Le Parlement donne son feu vert au vote blanc. Le Sénat a en effet voté mercredi une proposition de loi centriste adoptée par l'Assemblée nationale en novembre, laquelle prévoit que les bulletins blancs seront désormais comptés séparément des bulletins nuls. Une reconnaissance à prendre néanmoins avec des pincettes, tant la question de ce serpent de mer de la vie politique française – 30 textes ont été déposés depuis 20 ans – n'est que partiellement réglée. Explications.

Qu'est ce qui va changer ?
Chaque électeur pourra voter "blanc", soit en introduisant dans l'enveloppe un bulletin blanc, soit en laissant cette dernière vide. Une mini-révolution dans l'isoloir : jusqu'à présent, les deux bulletins étaient mélangés lors du dépouillement, puis comptabilisés ensemble. Ils seront dorénavant comptés séparément. La mesure entrera en vigueur le 1er avril prochain, soit juste après les municipales mais juste avant les européennes.

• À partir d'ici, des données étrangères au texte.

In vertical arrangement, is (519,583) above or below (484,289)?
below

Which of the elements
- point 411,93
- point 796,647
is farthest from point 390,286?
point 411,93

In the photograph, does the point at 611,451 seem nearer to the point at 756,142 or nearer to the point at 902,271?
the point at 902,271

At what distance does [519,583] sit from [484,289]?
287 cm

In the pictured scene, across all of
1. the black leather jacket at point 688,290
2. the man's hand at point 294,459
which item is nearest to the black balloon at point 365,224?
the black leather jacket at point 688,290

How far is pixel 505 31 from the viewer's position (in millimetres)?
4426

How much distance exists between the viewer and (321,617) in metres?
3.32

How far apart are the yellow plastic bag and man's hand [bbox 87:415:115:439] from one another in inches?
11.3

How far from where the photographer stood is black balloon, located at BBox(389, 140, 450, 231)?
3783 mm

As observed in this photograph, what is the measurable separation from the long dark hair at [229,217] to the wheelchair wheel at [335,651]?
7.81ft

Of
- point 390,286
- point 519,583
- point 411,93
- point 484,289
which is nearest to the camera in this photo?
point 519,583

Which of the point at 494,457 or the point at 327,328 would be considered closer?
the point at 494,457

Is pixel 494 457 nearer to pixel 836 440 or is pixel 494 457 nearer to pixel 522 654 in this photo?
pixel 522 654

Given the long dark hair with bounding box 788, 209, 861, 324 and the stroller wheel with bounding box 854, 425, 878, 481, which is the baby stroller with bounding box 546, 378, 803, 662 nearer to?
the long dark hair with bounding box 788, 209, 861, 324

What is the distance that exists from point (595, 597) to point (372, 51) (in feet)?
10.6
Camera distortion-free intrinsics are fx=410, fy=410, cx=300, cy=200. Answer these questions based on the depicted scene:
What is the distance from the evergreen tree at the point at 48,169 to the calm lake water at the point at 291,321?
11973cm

Une reconnaissance partielle ?
Les bulletins blancs ne seront toujours pas comptabilisés dans les suffrages exprimés, ce qui leur enlève une grande portée comme nous l'explique Bruno Jeanbart. Selon le directeur des études politiques d'Opinion Way, "le Parlement n'a fait que la moitié du chemin, car on ne va pas prendre en compte ce vote au même titre que celui pour un candidat". En outre, ce vote ne sera reconnu ni aux élections présidentielles, ni aux référendums locaux, deux scrutins nécessitant pour cela une loi organique.

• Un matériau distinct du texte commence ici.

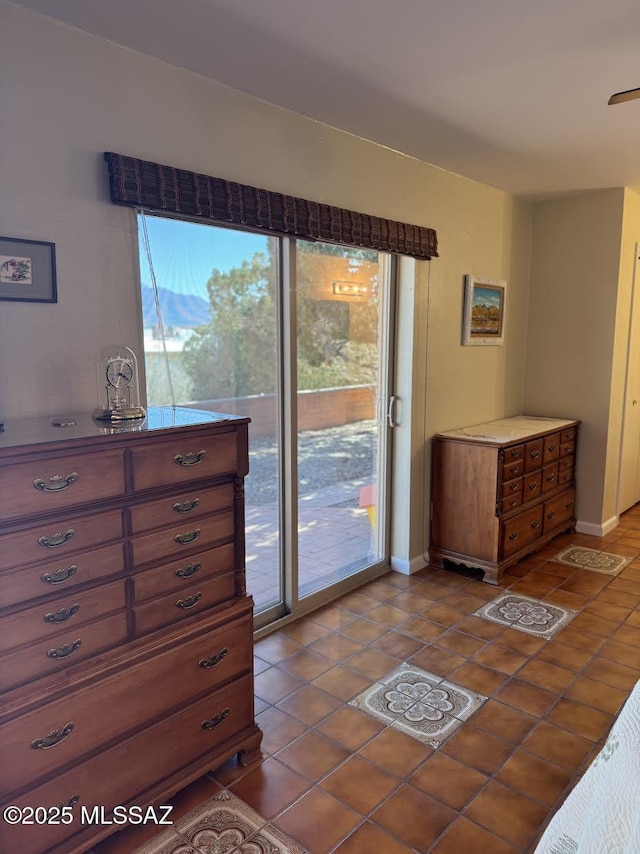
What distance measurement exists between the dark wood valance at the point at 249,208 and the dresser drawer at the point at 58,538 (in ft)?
3.74

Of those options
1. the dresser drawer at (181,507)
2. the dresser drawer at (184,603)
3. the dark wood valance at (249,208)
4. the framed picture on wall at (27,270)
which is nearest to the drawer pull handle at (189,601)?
the dresser drawer at (184,603)

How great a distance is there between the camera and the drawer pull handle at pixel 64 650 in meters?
1.58

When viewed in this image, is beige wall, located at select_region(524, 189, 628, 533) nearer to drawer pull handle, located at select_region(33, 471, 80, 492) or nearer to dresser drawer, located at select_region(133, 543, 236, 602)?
dresser drawer, located at select_region(133, 543, 236, 602)

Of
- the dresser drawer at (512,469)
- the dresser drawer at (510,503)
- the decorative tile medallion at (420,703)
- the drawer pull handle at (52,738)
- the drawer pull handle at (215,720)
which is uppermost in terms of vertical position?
the dresser drawer at (512,469)

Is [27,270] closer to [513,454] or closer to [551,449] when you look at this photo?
[513,454]

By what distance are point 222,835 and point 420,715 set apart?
2.96ft

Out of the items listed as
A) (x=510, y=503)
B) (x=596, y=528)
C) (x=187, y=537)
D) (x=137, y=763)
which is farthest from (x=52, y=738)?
(x=596, y=528)

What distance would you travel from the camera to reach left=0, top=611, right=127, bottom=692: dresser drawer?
151 cm

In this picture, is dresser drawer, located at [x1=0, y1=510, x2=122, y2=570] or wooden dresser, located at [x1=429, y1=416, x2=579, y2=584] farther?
wooden dresser, located at [x1=429, y1=416, x2=579, y2=584]

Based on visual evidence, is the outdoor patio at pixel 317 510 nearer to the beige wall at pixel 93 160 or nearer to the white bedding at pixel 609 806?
the beige wall at pixel 93 160

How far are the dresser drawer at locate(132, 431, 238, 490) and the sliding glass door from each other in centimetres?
61

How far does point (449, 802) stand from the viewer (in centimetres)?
190

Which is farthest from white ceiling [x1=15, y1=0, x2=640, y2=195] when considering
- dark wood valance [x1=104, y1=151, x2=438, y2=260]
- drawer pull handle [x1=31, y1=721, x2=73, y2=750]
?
drawer pull handle [x1=31, y1=721, x2=73, y2=750]

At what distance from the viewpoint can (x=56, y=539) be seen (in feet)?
5.13
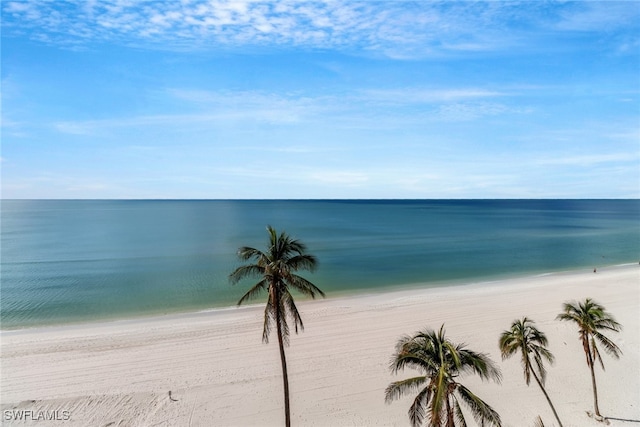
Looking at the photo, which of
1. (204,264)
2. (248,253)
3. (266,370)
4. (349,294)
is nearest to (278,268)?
(248,253)

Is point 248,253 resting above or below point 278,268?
above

Est-ce une avancée démocratique ?
"Le vote blanc n'est pas un vote nul", martèlent ses défenseurs depuis plusieurs années. Et ils sont nombreux : lors du second tour de la présidentielle en 1995, aucun des deux candidats n'aurait eu la majorité absolue si les bulletins blancs avaient été comptabilisés.

Faut-il s'attendre à une baisse du vote extrême ?

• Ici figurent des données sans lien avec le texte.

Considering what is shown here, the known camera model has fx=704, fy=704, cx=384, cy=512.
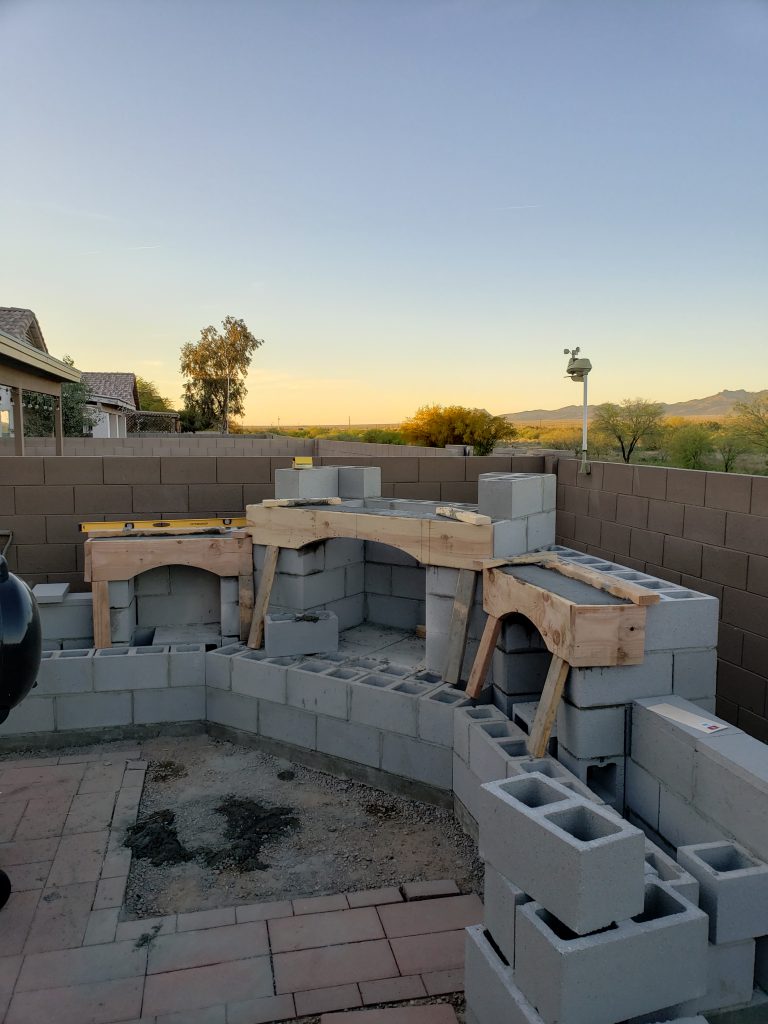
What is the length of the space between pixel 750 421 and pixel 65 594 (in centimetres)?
2644

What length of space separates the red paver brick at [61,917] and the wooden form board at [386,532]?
→ 3.85 m

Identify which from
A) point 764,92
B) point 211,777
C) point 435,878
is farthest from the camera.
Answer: point 764,92

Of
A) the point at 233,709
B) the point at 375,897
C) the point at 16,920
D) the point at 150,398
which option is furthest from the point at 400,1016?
the point at 150,398

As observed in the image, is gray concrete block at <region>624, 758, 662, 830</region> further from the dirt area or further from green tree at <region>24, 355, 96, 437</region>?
green tree at <region>24, 355, 96, 437</region>

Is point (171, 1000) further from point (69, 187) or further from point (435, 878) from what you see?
point (69, 187)

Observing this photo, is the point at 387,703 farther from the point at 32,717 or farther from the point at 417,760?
the point at 32,717

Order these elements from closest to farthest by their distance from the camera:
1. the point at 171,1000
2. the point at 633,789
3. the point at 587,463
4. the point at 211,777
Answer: the point at 171,1000
the point at 633,789
the point at 211,777
the point at 587,463

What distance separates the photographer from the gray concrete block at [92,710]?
7.31m

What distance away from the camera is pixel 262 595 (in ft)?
26.1

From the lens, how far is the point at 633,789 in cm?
482

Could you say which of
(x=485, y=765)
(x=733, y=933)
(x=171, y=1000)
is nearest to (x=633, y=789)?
(x=485, y=765)

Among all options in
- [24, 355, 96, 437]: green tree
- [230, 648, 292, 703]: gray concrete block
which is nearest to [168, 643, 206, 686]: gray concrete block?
[230, 648, 292, 703]: gray concrete block

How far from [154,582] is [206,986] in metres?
5.20

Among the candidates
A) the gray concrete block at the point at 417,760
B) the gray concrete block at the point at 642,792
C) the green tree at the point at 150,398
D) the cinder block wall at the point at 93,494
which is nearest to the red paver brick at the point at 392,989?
the gray concrete block at the point at 642,792
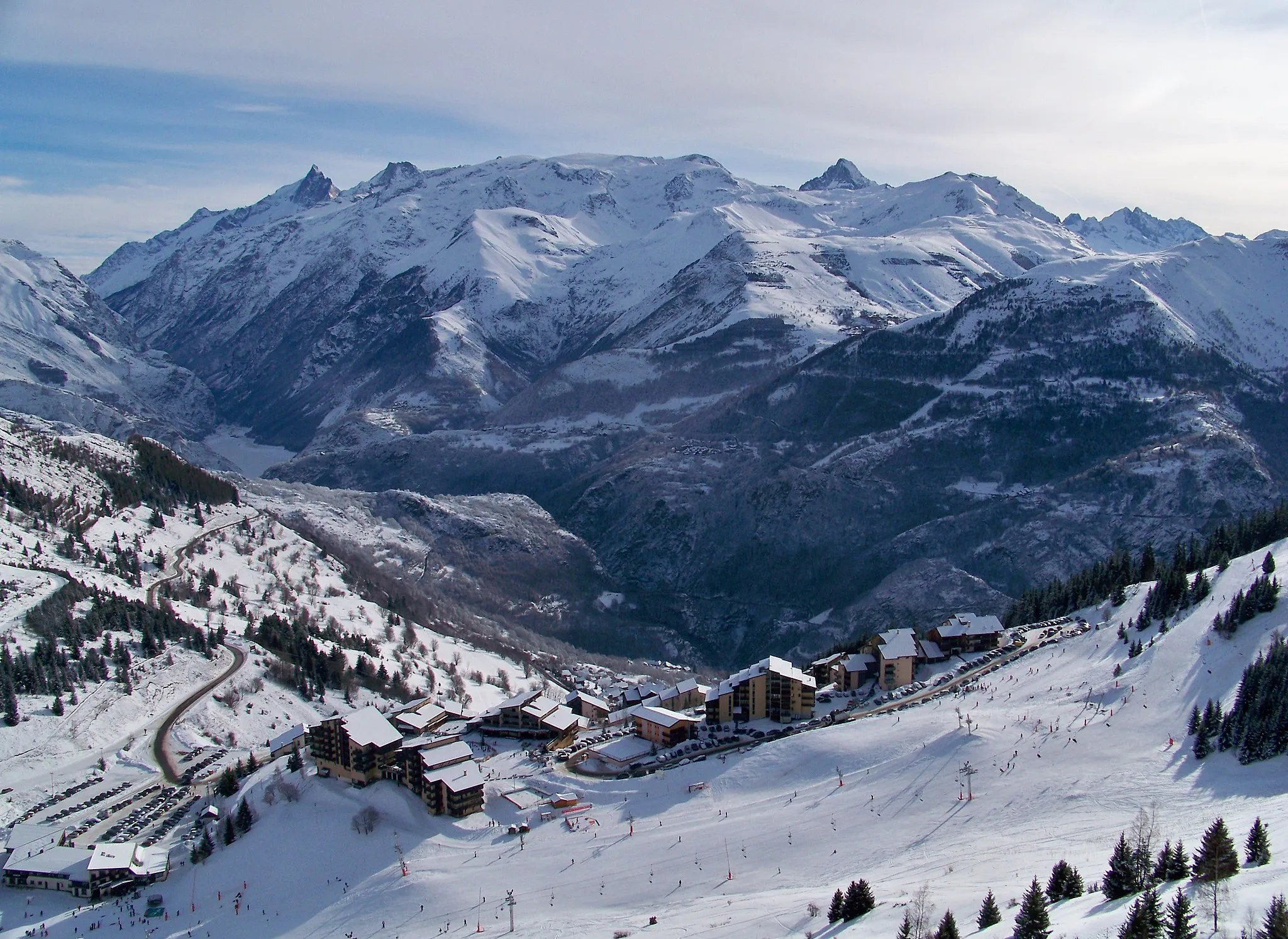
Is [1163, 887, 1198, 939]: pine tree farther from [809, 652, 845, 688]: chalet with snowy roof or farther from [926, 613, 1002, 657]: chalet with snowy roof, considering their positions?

"Mieux vaut voter blanc que bleu marine", a réagi mercredi la sénatrice écolo Hélène Lipietz, convaincue que cette nouvelle légitimité séduira de nombreux électeurs, qui, jusqu'à présent, choisissaient un bulletin FN pour exprimer leur ras-le-bol. Pas sûr, tempère le directeur d'Opinion Way : "On ne vote pas pour les extrêmes par hasard. Si cela doit avoir un effet, ce sera plutôt sur la participation, en encourageant à voter blanc des électeurs qui aujourd'hui s'abstiennent."